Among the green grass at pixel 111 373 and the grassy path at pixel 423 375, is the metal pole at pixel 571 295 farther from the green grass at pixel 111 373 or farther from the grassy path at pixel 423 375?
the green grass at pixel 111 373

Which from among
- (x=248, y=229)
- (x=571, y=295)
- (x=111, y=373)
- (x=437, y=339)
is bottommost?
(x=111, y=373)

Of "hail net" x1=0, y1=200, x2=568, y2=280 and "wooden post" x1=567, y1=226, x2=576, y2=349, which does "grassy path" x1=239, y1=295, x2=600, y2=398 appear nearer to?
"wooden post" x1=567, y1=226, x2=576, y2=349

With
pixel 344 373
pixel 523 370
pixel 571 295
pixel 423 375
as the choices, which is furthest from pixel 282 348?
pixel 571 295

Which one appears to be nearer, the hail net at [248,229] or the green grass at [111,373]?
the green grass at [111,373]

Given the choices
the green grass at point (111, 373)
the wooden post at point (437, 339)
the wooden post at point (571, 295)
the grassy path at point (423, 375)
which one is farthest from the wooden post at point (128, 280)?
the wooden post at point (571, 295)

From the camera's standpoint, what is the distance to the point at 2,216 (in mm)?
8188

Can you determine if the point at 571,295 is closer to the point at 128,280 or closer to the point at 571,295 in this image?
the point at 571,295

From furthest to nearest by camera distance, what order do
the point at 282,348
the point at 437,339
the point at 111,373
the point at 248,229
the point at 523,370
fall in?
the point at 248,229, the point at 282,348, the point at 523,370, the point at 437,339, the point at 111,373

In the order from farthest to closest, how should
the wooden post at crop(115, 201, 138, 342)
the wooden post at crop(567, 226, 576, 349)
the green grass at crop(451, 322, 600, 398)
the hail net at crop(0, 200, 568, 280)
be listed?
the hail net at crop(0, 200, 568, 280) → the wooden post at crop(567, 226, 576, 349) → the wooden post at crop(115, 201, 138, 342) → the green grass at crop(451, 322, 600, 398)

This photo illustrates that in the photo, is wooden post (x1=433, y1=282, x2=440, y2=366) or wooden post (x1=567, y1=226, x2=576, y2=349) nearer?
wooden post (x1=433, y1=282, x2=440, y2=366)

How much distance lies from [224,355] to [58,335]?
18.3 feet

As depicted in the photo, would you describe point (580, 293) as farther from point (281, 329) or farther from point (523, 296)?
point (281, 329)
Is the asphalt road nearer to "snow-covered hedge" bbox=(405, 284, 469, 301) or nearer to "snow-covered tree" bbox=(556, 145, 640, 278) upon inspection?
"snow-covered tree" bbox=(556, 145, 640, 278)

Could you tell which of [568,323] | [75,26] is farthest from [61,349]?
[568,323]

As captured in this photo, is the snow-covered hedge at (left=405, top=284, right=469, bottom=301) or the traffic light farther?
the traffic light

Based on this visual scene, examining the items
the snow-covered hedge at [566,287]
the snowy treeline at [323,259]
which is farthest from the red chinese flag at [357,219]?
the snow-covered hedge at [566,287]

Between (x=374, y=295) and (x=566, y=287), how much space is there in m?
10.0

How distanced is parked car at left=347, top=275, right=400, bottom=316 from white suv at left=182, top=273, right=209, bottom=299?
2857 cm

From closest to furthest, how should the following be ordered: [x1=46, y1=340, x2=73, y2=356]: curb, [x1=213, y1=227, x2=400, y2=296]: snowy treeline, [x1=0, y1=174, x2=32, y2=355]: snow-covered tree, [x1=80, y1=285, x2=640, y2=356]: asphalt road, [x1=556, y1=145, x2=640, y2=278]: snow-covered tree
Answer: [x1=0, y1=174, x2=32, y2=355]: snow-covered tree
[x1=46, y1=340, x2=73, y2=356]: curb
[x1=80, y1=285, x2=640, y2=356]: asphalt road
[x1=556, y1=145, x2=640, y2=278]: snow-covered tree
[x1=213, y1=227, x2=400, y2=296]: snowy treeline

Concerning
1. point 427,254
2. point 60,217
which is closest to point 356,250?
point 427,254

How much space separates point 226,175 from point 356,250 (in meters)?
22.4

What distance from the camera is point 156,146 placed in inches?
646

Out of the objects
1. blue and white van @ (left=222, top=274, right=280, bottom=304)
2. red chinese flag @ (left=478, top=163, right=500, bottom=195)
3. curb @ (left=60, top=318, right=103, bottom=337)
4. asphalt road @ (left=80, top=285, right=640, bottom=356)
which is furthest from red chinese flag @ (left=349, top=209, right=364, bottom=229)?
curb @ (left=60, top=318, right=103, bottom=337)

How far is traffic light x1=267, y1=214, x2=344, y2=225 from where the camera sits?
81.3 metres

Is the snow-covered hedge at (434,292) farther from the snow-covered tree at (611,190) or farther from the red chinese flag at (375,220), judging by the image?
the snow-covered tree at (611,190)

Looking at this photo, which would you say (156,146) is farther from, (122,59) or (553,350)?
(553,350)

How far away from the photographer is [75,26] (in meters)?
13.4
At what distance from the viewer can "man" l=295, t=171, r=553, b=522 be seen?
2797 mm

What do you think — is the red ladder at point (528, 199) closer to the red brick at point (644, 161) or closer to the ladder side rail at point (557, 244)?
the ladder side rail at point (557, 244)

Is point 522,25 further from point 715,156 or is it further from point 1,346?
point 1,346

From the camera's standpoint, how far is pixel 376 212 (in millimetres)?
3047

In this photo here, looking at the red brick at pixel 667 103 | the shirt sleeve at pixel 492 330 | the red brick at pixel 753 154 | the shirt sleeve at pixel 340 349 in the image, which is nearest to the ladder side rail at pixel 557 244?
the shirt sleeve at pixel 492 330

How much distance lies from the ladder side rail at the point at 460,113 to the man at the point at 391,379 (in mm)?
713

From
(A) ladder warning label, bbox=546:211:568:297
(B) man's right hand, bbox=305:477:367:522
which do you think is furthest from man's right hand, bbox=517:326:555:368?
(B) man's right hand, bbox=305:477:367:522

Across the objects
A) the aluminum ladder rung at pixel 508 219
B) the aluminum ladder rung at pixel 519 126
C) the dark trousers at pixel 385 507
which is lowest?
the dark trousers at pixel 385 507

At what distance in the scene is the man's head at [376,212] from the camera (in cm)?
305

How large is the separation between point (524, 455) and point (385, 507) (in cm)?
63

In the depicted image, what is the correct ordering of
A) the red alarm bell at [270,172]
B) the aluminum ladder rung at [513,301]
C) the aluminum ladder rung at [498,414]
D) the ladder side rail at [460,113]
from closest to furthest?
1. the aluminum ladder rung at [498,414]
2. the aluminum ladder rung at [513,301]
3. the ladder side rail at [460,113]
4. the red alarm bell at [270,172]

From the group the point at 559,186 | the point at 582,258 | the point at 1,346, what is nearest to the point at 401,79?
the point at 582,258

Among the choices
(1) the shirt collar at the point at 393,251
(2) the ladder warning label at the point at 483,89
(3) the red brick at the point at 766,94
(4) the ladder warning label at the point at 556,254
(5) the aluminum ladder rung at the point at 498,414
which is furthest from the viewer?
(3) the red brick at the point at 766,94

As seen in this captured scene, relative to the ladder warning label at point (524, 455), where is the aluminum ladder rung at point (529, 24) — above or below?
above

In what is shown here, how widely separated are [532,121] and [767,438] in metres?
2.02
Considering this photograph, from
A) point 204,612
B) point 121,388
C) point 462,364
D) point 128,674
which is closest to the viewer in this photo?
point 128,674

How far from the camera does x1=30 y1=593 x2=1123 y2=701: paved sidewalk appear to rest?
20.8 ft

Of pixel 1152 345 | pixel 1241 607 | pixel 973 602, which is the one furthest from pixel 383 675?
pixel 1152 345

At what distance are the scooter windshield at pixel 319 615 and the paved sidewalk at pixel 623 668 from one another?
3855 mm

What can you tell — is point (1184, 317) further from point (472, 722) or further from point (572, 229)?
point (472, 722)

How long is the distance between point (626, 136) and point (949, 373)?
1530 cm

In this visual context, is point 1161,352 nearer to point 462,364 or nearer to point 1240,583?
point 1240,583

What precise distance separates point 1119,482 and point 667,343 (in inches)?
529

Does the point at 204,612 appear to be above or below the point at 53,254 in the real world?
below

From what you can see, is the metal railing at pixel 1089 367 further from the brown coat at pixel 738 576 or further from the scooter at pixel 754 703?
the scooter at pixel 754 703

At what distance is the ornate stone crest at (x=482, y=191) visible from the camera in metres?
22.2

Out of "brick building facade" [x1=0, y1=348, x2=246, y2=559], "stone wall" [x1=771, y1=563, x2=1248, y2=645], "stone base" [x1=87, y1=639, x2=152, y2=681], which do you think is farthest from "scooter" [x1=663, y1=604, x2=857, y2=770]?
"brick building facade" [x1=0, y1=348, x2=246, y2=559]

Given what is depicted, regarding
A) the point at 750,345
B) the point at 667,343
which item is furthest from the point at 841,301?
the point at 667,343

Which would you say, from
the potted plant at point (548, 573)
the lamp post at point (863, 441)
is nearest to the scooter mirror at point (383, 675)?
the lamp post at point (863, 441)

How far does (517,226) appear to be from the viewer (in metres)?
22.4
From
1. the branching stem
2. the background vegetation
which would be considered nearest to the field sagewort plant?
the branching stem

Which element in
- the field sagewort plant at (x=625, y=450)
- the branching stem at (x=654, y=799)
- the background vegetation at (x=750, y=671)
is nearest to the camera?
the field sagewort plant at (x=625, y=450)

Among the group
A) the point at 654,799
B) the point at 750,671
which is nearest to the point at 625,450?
^^^^^^^^
» **Written request**:
Turn the part of the records above that opens with the line containing "Which from among" and closes with the line containing "the hail net at crop(0, 200, 568, 280) →" into a Markdown table with the columns "Row" and "Line", one numbered row per line and blank lines omitted.

» **Solution for this problem**:
| Row | Line |
|---|---|
| 1 | Which from among |
| 2 | - (x=248, y=229) |
| 3 | - (x=571, y=295) |
| 4 | - (x=111, y=373) |
| 5 | - (x=437, y=339) |
| 6 | is bottommost? |
| 7 | (x=111, y=373) |
| 8 | Of "hail net" x1=0, y1=200, x2=568, y2=280 and "wooden post" x1=567, y1=226, x2=576, y2=349, which does "grassy path" x1=239, y1=295, x2=600, y2=398 appear nearer to? |
| 9 | "wooden post" x1=567, y1=226, x2=576, y2=349 |
| 10 | With |
| 11 | pixel 344 373 |
| 12 | pixel 523 370 |
| 13 | pixel 571 295 |
| 14 | pixel 423 375 |
| 15 | as the choices, which is furthest from pixel 282 348? |
| 16 | pixel 571 295 |
| 17 | Which one appears to be nearer, the hail net at [248,229] or the green grass at [111,373]? |
| 18 | the green grass at [111,373] |
| 19 | Given the choices |
| 20 | the green grass at point (111, 373) |
| 21 | the wooden post at point (437, 339) |
| 22 | the wooden post at point (571, 295) |
| 23 | the grassy path at point (423, 375) |
| 24 | which one is farthest from the wooden post at point (128, 280)? |
| 25 | the wooden post at point (571, 295) |
| 26 | From the camera's standpoint, what is the distance to the point at 2,216 (in mm)? |
| 27 | 8188 |
| 28 | Can you determine if the point at 571,295 is closer to the point at 128,280 or closer to the point at 571,295 in this image? |
| 29 | the point at 571,295 |
| 30 | From furthest to nearest by camera distance, what order do |
| 31 | the point at 282,348 |
| 32 | the point at 437,339 |
| 33 | the point at 111,373 |
| 34 | the point at 248,229 |
| 35 | the point at 523,370 |
| 36 | fall in? |
| 37 | the point at 248,229, the point at 282,348, the point at 523,370, the point at 437,339, the point at 111,373 |
| 38 | In the order from farthest to closest, how should |
| 39 | the wooden post at crop(115, 201, 138, 342) |
| 40 | the wooden post at crop(567, 226, 576, 349) |
| 41 | the green grass at crop(451, 322, 600, 398) |
| 42 | the hail net at crop(0, 200, 568, 280) |
| 43 | be listed? |
| 44 | the hail net at crop(0, 200, 568, 280) → the wooden post at crop(567, 226, 576, 349) → the wooden post at crop(115, 201, 138, 342) → the green grass at crop(451, 322, 600, 398) |